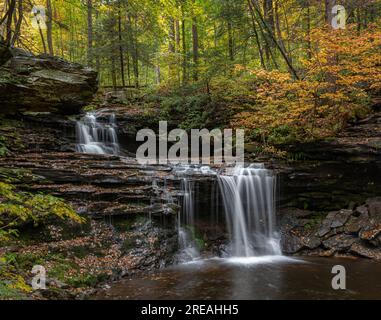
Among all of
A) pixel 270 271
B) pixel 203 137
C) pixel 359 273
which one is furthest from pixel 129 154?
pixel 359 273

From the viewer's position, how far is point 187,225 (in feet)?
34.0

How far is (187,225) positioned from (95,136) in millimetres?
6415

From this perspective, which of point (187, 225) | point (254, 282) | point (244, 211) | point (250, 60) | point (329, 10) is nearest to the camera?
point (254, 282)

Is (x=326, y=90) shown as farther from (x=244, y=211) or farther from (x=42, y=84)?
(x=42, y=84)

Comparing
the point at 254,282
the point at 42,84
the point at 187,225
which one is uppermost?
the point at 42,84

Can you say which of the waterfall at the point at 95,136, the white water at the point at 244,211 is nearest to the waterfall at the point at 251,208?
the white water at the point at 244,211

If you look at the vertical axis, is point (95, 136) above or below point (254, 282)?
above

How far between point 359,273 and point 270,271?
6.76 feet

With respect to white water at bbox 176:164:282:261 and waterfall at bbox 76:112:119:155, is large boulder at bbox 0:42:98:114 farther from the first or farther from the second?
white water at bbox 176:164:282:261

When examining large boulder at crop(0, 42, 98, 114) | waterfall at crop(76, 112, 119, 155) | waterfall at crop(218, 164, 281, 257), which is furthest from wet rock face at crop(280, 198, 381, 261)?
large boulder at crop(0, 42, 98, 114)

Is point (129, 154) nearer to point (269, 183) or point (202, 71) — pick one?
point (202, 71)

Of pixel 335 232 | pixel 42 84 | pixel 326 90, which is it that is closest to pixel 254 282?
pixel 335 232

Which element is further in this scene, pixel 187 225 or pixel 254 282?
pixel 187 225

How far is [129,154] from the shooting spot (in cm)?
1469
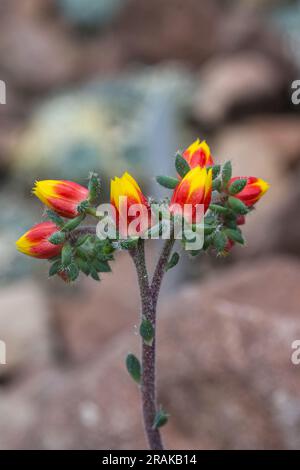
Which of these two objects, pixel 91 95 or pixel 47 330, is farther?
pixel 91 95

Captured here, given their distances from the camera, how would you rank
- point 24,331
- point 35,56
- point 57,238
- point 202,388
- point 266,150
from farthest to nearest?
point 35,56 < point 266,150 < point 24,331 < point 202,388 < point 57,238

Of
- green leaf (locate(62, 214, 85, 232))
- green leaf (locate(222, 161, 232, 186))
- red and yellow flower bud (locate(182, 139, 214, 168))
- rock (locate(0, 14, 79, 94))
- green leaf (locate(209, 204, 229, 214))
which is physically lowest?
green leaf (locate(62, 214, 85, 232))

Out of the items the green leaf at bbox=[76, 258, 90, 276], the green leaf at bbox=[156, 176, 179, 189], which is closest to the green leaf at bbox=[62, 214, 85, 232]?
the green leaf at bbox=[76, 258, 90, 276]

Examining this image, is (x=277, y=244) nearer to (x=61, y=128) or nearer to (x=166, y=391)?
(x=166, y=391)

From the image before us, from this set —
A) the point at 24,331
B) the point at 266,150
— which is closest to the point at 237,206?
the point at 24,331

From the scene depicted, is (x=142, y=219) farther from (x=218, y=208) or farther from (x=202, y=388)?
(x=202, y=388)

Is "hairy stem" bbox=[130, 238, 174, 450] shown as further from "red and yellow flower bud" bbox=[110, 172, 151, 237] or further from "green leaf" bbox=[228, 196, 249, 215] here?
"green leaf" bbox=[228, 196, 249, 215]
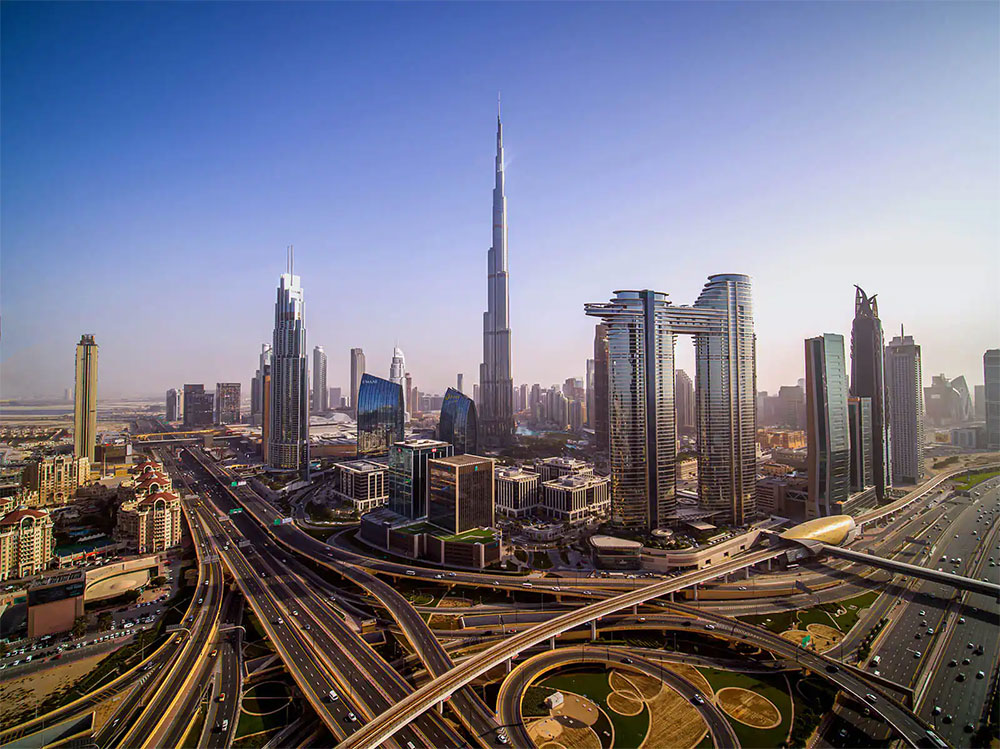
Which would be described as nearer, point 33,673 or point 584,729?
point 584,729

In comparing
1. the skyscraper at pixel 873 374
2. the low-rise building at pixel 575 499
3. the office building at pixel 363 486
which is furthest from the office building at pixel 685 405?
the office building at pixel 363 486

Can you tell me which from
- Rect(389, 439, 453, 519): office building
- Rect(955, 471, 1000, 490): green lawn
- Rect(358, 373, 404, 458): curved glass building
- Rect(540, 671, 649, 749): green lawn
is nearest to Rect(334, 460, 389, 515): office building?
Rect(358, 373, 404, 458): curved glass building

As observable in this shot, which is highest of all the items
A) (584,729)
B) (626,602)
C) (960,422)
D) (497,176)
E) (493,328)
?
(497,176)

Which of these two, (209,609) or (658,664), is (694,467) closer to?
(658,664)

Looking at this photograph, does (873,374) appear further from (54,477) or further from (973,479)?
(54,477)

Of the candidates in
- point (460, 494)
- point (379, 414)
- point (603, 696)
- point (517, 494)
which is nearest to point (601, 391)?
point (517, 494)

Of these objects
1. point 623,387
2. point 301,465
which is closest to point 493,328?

──────

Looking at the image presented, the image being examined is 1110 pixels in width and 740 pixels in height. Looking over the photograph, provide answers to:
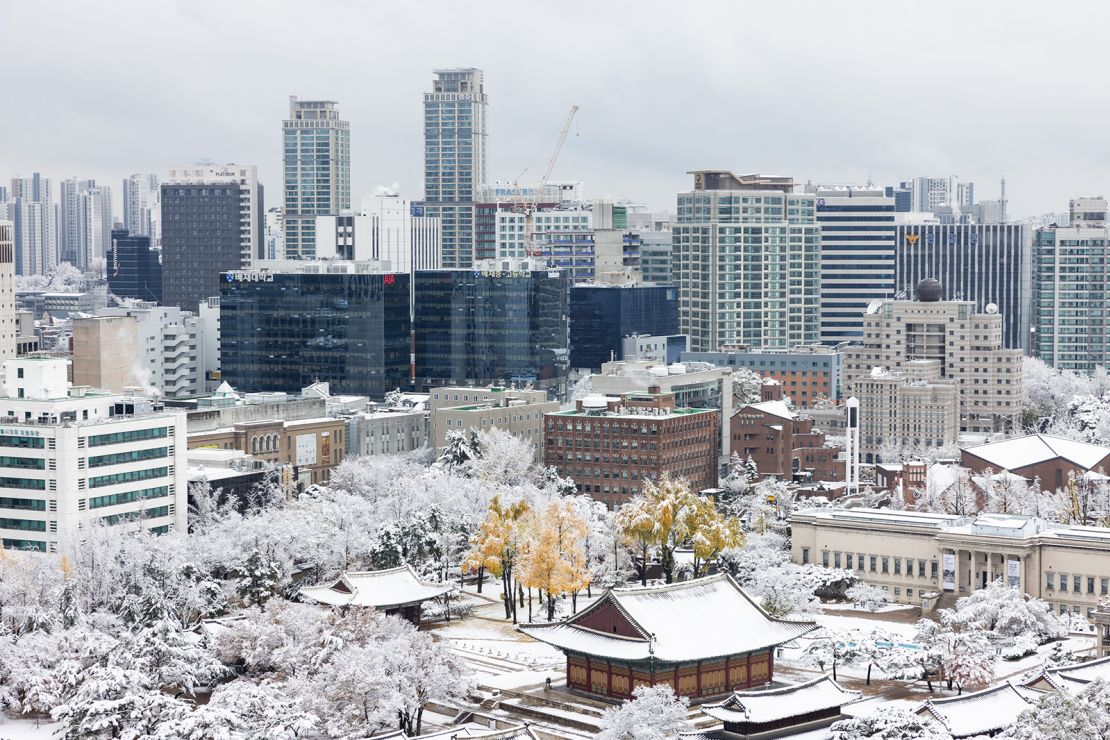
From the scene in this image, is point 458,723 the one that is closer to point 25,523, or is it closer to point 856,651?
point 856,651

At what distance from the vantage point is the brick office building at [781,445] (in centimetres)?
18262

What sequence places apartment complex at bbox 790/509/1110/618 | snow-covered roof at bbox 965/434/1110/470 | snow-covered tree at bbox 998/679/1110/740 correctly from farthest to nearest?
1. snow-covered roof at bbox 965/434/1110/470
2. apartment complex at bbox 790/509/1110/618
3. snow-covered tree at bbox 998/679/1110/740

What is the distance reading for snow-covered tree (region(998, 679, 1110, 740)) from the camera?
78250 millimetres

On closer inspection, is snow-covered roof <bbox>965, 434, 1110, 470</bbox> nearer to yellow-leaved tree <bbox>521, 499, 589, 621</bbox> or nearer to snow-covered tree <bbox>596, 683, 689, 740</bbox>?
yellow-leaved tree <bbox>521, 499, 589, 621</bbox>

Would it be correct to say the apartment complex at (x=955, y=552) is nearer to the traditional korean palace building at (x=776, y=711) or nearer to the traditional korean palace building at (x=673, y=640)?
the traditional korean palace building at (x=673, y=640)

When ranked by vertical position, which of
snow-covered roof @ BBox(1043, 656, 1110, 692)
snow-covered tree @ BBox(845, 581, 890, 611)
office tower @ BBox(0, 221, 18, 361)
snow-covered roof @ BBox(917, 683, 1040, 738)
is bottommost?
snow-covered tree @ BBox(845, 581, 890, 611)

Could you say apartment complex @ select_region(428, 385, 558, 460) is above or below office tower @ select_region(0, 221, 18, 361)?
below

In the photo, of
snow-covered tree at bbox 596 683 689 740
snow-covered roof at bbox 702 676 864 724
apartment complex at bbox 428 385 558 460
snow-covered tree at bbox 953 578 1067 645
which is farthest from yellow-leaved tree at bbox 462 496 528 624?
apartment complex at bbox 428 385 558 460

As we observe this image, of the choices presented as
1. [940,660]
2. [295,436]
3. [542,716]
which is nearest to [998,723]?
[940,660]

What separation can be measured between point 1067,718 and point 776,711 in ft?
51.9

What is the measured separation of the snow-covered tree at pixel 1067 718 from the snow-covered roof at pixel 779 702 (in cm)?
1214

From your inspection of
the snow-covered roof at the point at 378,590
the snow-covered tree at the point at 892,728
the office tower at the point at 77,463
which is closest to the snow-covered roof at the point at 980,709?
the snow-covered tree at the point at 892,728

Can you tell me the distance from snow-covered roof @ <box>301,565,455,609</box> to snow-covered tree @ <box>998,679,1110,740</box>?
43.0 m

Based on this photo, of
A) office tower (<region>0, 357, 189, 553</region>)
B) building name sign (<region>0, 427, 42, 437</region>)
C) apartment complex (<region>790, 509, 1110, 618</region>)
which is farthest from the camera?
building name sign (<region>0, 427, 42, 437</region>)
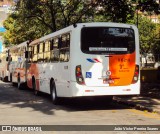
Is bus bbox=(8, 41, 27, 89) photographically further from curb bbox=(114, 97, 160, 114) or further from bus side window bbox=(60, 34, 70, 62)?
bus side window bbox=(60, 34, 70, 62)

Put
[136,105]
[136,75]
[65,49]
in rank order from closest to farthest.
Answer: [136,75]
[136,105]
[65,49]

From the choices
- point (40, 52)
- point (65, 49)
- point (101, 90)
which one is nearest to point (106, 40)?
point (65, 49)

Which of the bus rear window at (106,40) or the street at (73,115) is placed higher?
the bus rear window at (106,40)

──────

Rewrite the entries above, everything from the line containing "Among all of" down to the line containing "point 35,56 <", changing every "waterfall" to "cascade" and keeping all else the same. Omit the pictures from your answer.

Among all of
A) pixel 270 271
B) pixel 203 137
C) pixel 359 273
which one is furthest from pixel 129 154?
pixel 359 273

From the viewer's position, how far is point 187,225 (in feet)?
34.0

How far is (187,225) positioned from (95,136) in millimetres?
6415

From this perspective, which of point (187, 225) | point (254, 282) | point (244, 211) | point (250, 60) | point (329, 10) is nearest to the camera?
point (254, 282)

Is (x=326, y=90) shown as farther from (x=244, y=211) or farther from (x=42, y=84)?
(x=42, y=84)

Comparing
the point at 254,282
the point at 42,84
the point at 187,225
which one is uppermost?
the point at 42,84

Can you say which of the cascade at the point at 95,136, the white water at the point at 244,211 is nearest to the cascade at the point at 251,208?
the white water at the point at 244,211

If you look at the vertical axis, is point (95, 136) above or below point (254, 282)?
above

How far between point 359,273 and point 270,271?
6.76 feet

With respect to white water at bbox 176:164:282:261 and cascade at bbox 76:112:119:155, is large boulder at bbox 0:42:98:114 farther from the first or farther from the second?
white water at bbox 176:164:282:261

When examining large boulder at crop(0, 42, 98, 114) | cascade at crop(76, 112, 119, 155) | cascade at crop(218, 164, 281, 257), which is furthest from wet rock face at crop(280, 198, 381, 261)?
large boulder at crop(0, 42, 98, 114)

Is point (129, 154) nearer to point (269, 183) or point (202, 71) — pick one?
point (202, 71)

Of pixel 335 232 | pixel 42 84 | pixel 326 90, which is it that is closest to pixel 254 282?
pixel 335 232

Which element is further in this scene, pixel 187 225 or pixel 254 282?
pixel 187 225

How far is [129,154] from the shooting spot (in cm)?
1469
Which of these two objects, pixel 91 95 or pixel 47 330, is farther?
pixel 91 95

Captured here, given their distances from the camera, how would you rank
- point 24,331
- point 35,56
- point 57,238
- point 202,388
- point 266,150
from farthest to nearest?
point 35,56 < point 266,150 < point 24,331 < point 202,388 < point 57,238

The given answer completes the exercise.